La mère et sa fille aînée cherchent toujours des réponses. « On veut que les choses soient éclaircies, qu'on puisse amorcer notre deuil », a indiqué la grande soeur, Andrée Vachon. Elles déplorent ne pas connaître les détails de l'enquête et le fait de n'avoir obtenu aucun soutien psychologique par la suite. Elles suivent encore toutes deux des thérapies.

L'Enquête fédérale sur les femmes autochtones assassinées et disparues se déploie toute la semaine à Mani-Utenam, une communauté innue située à une dizaine de kilomètres à l'est de Sept-Îles. Une quarantaine de témoignages doivent être recueillis en audiences publiques, mais aussi à huis clos lors des cinq jours de l'enquête.

Ce premier arrêt sur le sol québécois revêt une importance particulière parce qu'il se tient dans la communauté où la commissaire Michèle Audette a grandi. L'enquête nationale examine les causes systémiques liées à la violence envers les femmes autochtones.

Des enfants aussi disparus

Le poupon d'Armand et de Madeleine Echaquan a été évacué de la communauté de Manawan pour soigner une pneumonie, en 1973. Le couple atikamekw n'a jamais revu sa fillette de 3 mois vivante. Plus de 40 ans plus tard, il n'a toujours aucune preuve de sa mort et la croit encore bien en vie, mais ailleurs.

Ce n'est qu'un mois après son départ pour l'hôpital de Joliette que les parents ont été informés que leur bébé n'avait pas survécu à la maladie. « Quand ma mère est arrivée au salon funéraire, elle a demandé : "C'est bien mon bébé qui est là-dedans ?" parce que le bébé dans le cercueil avait l'air d'avoir 9-10 mois », a relaté la soeur aînée de la famille, Viviane Niquay.
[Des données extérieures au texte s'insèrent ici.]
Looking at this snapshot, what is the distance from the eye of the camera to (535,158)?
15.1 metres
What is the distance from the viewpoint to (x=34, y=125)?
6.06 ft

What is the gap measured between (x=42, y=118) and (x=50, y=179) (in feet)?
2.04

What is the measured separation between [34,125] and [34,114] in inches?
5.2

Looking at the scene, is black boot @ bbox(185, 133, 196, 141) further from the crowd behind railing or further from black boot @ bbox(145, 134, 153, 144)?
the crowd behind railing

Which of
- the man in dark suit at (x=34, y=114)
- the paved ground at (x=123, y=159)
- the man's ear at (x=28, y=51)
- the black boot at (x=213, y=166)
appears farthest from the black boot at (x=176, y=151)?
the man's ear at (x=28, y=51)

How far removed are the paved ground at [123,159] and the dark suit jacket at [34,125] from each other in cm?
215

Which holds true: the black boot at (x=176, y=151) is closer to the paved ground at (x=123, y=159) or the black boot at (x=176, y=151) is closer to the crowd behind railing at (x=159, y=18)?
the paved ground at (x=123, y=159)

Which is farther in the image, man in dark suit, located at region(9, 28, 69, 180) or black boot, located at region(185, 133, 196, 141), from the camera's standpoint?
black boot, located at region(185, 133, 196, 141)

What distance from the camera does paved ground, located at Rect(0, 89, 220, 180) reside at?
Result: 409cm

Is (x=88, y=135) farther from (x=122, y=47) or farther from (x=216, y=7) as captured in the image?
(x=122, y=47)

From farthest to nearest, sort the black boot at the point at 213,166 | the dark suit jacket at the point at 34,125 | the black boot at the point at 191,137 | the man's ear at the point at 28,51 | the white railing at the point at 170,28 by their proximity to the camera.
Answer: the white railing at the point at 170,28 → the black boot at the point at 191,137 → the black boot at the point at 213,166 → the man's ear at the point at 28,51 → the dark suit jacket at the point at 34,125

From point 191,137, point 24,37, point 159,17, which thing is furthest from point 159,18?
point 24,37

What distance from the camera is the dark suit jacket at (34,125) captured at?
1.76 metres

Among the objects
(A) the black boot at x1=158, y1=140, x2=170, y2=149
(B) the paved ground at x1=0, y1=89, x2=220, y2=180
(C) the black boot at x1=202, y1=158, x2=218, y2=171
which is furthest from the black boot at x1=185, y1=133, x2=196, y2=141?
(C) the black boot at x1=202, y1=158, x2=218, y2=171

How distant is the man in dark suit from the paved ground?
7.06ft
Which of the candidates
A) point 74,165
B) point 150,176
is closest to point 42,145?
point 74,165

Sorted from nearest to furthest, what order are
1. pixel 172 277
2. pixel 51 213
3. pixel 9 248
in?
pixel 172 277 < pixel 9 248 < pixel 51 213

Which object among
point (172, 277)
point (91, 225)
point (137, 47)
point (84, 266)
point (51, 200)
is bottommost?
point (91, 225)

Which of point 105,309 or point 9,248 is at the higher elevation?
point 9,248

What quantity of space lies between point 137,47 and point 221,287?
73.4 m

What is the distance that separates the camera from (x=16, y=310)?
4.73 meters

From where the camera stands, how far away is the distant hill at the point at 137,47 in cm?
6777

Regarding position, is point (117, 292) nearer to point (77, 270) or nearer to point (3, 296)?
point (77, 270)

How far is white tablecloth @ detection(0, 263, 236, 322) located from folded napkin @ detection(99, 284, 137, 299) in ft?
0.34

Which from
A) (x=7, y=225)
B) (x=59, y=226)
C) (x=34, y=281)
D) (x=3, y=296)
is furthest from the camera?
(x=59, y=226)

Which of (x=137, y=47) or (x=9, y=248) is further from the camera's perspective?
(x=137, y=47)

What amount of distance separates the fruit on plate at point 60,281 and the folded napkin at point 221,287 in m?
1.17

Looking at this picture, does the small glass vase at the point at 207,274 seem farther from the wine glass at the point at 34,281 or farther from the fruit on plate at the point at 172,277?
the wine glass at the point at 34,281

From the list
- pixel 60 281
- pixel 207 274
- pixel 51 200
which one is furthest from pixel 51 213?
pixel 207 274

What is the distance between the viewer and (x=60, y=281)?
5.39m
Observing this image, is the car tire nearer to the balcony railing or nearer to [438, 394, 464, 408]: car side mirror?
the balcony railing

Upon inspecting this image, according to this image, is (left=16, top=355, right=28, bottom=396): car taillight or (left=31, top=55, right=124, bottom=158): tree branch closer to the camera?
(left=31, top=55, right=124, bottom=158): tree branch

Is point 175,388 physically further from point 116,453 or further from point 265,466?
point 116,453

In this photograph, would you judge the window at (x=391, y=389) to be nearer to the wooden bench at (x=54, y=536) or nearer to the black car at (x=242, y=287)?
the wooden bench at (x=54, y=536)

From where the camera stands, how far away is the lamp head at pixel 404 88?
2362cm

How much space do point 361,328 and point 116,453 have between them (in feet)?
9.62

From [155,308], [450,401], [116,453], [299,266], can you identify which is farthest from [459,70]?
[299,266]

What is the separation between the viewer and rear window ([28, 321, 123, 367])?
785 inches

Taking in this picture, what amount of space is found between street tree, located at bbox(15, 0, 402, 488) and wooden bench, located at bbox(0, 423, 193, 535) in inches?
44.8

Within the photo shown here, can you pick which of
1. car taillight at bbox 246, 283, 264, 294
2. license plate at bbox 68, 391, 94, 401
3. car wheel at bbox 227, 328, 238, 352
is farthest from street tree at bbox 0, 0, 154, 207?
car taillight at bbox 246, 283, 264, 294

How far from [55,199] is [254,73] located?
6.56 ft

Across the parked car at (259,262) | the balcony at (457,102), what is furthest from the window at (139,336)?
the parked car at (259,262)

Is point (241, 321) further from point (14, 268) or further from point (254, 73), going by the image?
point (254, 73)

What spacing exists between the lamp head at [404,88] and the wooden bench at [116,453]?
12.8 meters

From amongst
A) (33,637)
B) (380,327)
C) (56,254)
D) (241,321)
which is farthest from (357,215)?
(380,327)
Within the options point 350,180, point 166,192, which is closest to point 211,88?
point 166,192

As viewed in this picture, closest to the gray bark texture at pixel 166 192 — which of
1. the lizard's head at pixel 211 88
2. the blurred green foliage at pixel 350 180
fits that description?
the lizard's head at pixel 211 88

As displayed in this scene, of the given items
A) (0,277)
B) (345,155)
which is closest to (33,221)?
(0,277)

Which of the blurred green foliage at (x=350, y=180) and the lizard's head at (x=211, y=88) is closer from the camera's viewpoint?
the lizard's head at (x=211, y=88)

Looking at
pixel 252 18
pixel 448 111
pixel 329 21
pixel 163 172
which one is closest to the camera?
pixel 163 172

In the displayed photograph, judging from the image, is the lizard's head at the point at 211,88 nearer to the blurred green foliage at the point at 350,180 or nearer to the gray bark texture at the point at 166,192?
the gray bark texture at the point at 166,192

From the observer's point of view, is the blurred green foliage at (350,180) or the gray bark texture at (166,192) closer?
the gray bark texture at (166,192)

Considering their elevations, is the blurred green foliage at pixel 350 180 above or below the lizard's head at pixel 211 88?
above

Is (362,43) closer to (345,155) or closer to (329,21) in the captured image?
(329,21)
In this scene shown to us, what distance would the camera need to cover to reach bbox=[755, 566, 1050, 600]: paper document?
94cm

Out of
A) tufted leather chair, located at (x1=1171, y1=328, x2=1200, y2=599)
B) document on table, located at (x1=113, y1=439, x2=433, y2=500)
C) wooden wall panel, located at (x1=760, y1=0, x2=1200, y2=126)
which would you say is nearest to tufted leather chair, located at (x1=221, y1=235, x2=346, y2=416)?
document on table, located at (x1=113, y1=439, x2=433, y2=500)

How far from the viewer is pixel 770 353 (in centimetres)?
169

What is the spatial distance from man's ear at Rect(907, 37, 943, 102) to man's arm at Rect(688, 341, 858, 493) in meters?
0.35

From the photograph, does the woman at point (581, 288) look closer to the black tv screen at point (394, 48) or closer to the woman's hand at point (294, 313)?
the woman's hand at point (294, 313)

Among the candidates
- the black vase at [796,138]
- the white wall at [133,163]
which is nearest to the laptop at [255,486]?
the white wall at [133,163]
Le clan Echaquan est persuadé que sa fille a été échangée. Son récit n'est pas sans rappeler les révélations récentes d'enfants autochtones enlevés et vendus au Canada lors de la « rafle des années 60 ». Des familles de Pakuashipi, en Basse-Côte-Nord, doivent aussi venir témoigner de la disparition mystérieuse de huit enfants de la communauté.